Widespread fear of the virus, fear of stigma, lack of available testing, low testing availability, and bias in testing groups generated faulty data and prevented the government from creating effective anti-AIDS programs. Literacy levels are especially low among women, undercutting the effectiveness of print-based educational programs designed to avoid awkward person-to-person contact. As a result, women do not know how to guard against HIV or negotiate condom use with their partners. Interviews with HIV-positive women have revealed that many understand the importance of condoms only after they are infected.
The widespread migration of AIDS to more progressive, larger cities, coupled with the public’s lack of awareness, has put strain on the hospital infrastructure in cities like Mumbai and Chennai. There have been cases reported in which AIDS patients were refused care in hospitals and nursing homes in the private as well as the public, government-sponsored sector. This is often due to the widespread misconception that AIDS is a simple airborne contagion, able to spread like the common cold. As a result of this misconception, some hospitals set aside entire wards for HIV/AIDS patients, which can prevent isolated individuals from seeking medical care.

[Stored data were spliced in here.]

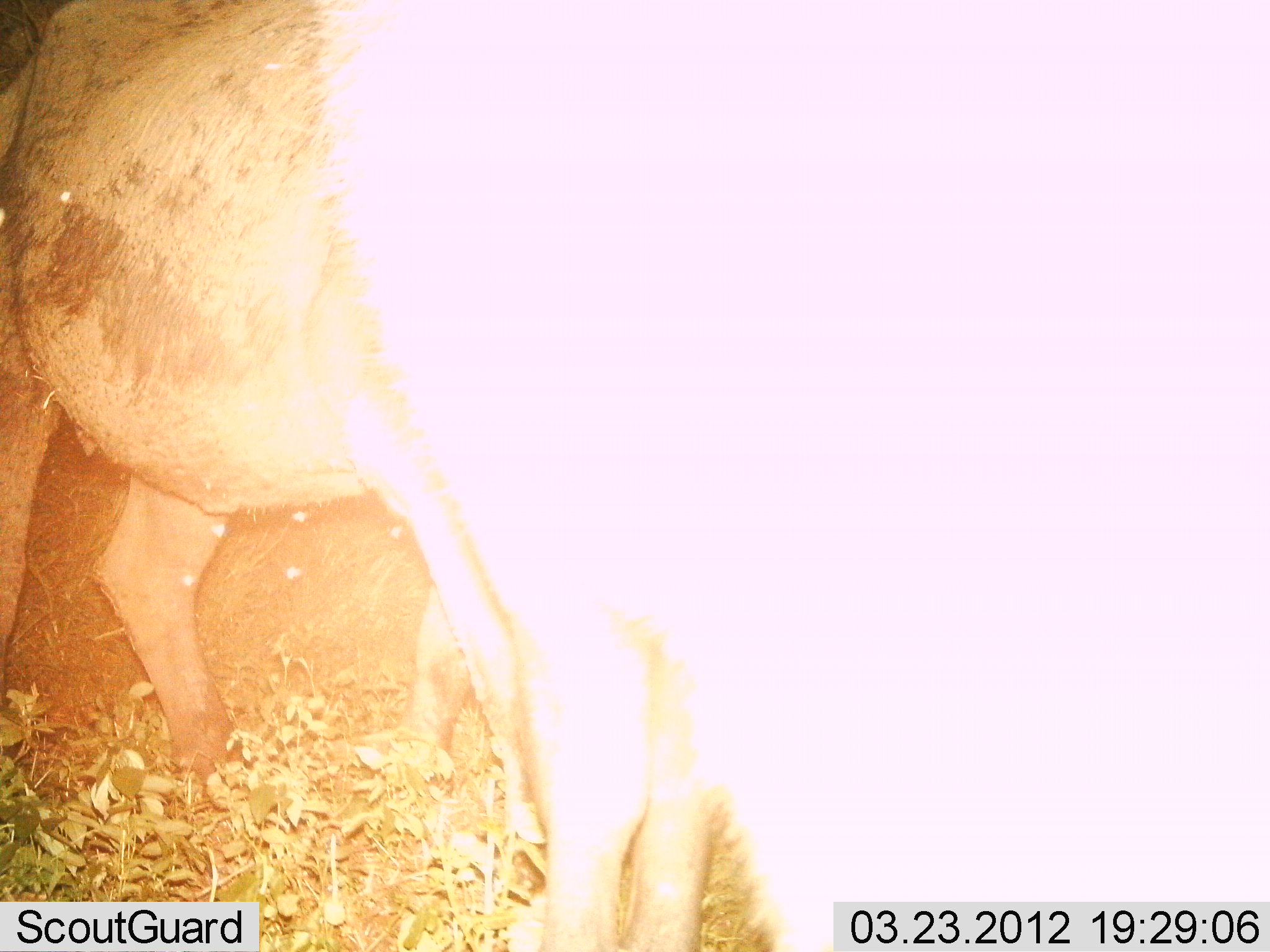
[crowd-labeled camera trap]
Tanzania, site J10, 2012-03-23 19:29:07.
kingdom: Animalia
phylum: Chordata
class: Mammalia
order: Artiodactyla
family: Bovidae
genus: Syncerus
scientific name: Syncerus caffer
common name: cape buffalo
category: buffalo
Buffalo (cape buffalo) (Syncerus caffer), count 2. Behavior (volunteer vote fractions): standing 100%, resting 0%, moving 0%, interacting 17%. Young present (vote fraction): 0%. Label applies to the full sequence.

The problem of testing aversion extends to other illnesses. According to the Indian Embassy to the United States, nearly 60 percent of reported AIDS cases are opportunistic tuberculosis (TB) cases. There are currently over 14 million TB cases in India, and a large percentage of these individuals are also HIV positive. This poses a severe concern because many of the drugs commonly prescribed for TB cause complications for HIV-positive patients. As a result, TB patients are often tested for AIDS, but this has caused large numbers of individuals to forego TB treatment for fear of an HIV diagnosis.
In Western states, some of the most effective preventative means have been condom distribution and needle exchange programs. In India, however, both are socially unacceptable due to the implications of condoning premarital sex and drug use. Nonetheless, commercial sex is on the rise in the Sonogachi part of Calcutta, as is the intravenous use of drugs in Manipur.
The government has intensified its educational campaigns and condom distribution, but these policies continue to fail. Some are unwilling to use condoms, women and the illiterate are unable to access print-based safe-sex information, and the culture of stigmatization discourages contact with educational campaigns. Some have suggested that India needs to revise its social standards. This could occur by a process of Westernization, but social reforms premised on India’s own religious roots would surely produce better results. A more traditionalist, cultural, and religious approach based on regional considerations is necessary. With 25 million lives at stake, it must happen now.